In its current form, Google Photos houses individual photos on the gallery page side-by-side. Users can change the size of these photos with a simple zoom gesture, but there’s no way to consolidate images into smaller groupings beyond same-date photos. The images you take will show up next to others, no matter how similar they look. Google Photos does change the size of individual images to break photos up visually. However, the possibility of the Photos tab being riddled with the same image over and over is high.

The new photo stack feature would live among other smart features in Google Photos that work automatically, like generated animations and collages that work in the background. Photo stacks would presumably be a little different, as it’s an organization feature more than a feature for presentation.

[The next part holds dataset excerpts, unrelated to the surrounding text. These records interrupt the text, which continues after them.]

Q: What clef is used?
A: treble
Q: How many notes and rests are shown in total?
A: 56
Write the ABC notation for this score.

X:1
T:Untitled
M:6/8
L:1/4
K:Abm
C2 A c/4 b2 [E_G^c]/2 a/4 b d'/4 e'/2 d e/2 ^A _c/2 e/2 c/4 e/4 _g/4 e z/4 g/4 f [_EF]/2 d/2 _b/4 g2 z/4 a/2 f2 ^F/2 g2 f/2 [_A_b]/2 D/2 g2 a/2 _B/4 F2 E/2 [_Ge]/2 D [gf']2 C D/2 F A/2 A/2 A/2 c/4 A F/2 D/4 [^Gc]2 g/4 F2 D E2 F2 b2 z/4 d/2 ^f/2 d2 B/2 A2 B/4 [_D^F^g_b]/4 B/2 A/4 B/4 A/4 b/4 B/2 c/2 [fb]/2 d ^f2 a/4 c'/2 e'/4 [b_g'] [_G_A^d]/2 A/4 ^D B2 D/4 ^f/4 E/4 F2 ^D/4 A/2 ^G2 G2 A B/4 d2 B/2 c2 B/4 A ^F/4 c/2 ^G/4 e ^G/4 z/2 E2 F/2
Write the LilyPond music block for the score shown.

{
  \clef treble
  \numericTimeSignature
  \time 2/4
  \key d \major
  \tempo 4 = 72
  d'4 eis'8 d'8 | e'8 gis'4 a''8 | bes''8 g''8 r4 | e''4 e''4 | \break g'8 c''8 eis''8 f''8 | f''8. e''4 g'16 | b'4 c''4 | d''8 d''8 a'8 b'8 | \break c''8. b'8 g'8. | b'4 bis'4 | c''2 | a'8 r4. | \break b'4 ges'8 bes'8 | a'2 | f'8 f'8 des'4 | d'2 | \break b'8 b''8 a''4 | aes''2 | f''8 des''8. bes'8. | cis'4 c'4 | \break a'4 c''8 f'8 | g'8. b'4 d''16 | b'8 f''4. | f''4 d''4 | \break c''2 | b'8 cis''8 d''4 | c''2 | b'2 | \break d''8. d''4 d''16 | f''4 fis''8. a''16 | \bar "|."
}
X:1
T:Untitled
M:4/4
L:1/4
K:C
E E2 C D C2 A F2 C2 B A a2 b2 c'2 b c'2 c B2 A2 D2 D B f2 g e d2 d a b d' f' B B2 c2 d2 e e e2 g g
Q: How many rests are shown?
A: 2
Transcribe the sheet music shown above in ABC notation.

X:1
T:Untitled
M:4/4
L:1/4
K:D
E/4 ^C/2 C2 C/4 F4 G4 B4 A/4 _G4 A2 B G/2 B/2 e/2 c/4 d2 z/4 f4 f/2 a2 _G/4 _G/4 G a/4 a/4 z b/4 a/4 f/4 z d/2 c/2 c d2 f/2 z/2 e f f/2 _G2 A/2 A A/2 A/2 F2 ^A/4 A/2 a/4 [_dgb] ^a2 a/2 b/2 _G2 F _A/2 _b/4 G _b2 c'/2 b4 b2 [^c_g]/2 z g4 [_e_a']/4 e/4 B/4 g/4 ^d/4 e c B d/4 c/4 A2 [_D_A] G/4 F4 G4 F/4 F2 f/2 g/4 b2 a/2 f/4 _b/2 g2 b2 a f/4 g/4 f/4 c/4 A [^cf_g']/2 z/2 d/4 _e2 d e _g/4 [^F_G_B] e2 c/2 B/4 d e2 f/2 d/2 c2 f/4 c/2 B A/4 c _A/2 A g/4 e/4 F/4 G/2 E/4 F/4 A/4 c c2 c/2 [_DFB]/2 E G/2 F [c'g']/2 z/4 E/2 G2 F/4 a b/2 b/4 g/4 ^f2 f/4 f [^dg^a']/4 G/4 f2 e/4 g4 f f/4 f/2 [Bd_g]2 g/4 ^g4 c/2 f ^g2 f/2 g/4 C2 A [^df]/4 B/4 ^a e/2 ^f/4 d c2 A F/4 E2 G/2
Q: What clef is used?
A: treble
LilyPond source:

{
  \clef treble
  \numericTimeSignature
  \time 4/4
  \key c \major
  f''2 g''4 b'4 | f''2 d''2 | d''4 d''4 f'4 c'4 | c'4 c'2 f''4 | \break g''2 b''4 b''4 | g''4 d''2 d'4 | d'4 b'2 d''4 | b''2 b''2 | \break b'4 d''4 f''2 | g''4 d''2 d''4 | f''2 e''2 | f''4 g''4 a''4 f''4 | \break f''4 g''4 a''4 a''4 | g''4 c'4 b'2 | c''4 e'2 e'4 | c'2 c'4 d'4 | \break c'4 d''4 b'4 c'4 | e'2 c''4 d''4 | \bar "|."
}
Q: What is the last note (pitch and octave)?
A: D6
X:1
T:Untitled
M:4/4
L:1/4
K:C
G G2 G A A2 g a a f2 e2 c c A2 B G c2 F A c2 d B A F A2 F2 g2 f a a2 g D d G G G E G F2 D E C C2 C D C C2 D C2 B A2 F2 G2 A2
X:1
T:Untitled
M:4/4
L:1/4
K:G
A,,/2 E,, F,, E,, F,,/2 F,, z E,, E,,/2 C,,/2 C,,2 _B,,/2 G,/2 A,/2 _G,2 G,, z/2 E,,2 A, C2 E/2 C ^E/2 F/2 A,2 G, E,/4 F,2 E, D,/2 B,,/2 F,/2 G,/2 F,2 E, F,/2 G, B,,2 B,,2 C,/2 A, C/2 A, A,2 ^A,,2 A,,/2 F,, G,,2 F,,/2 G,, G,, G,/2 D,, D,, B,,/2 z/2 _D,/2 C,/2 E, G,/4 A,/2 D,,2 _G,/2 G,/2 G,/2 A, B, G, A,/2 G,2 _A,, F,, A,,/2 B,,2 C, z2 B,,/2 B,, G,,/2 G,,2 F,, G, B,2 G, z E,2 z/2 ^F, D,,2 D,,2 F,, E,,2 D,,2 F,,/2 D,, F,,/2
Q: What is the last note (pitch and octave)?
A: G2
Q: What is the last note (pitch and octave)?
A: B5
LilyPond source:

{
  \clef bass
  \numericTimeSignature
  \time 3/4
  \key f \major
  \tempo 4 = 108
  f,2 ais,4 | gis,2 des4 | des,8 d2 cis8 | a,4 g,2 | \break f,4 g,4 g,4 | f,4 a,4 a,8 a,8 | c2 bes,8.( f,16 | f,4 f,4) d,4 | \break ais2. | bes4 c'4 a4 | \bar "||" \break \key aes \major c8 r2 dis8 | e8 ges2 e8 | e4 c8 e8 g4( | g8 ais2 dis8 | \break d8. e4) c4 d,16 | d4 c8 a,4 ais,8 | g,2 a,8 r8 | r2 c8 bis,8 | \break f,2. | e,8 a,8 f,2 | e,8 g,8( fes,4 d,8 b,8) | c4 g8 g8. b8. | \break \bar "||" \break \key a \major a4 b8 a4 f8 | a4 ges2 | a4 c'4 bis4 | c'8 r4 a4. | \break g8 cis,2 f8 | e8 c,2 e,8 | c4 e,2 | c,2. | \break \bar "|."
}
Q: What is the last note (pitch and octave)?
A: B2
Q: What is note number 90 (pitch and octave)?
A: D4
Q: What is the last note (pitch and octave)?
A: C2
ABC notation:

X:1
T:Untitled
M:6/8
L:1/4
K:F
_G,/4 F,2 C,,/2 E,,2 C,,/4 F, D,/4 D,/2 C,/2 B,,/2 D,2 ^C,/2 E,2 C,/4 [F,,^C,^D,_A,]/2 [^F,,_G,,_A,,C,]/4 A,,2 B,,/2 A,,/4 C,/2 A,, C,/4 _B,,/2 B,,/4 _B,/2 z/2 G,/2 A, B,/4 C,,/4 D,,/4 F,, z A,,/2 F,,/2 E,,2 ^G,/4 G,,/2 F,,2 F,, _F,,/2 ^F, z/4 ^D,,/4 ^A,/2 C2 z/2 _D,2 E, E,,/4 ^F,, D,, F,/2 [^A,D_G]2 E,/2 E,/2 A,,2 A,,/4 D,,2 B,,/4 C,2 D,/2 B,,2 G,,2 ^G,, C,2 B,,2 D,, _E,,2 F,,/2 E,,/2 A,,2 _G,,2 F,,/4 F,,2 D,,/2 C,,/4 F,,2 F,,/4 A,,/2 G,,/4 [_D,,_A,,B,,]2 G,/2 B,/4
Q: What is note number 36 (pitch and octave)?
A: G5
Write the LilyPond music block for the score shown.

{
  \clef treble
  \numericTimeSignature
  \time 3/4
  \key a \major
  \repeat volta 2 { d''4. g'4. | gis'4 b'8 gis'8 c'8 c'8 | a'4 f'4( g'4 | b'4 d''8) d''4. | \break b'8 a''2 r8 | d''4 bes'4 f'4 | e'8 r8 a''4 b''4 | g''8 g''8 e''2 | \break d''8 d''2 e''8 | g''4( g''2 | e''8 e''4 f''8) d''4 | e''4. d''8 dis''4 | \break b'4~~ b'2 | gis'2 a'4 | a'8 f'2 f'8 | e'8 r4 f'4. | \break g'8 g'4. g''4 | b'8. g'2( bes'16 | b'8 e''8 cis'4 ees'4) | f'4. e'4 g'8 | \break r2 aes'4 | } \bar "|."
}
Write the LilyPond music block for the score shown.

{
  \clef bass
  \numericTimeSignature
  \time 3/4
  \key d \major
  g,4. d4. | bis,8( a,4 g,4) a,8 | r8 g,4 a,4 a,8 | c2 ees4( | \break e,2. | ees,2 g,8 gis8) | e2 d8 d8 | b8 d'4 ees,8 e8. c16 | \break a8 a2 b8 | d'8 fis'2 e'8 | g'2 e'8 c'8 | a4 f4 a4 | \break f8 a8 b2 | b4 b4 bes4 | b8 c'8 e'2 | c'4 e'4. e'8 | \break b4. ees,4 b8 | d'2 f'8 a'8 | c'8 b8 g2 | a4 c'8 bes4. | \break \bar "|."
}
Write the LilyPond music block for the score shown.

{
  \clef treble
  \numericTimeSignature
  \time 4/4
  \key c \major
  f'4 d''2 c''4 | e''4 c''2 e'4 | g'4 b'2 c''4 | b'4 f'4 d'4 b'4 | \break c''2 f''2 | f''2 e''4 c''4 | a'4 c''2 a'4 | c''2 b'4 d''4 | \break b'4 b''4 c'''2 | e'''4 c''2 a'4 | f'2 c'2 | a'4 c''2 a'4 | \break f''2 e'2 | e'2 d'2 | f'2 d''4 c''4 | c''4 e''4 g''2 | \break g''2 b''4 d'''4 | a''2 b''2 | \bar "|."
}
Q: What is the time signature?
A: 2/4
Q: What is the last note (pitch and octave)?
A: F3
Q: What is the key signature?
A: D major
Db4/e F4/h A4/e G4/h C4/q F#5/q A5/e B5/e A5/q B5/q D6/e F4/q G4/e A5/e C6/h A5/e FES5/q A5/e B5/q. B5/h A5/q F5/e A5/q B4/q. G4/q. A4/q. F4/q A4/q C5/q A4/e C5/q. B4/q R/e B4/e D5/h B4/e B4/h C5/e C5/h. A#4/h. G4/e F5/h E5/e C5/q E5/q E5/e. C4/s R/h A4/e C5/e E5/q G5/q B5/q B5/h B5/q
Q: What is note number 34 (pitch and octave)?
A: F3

As for what this will look like, we really don’t know yet, but we could imagine that stacks could take on a larger footprint like featured images.

According to the code found, the feature will be optional, with a toggle to turn it off or on. The top photo in the stack will likewise be interchangeable, which will help personalize the main gallery a bit. The code was found in version 6.59, which has started to slowly roll out, but the feature isn’t actively available even in that newer version, and couldn’t even be manually enabled.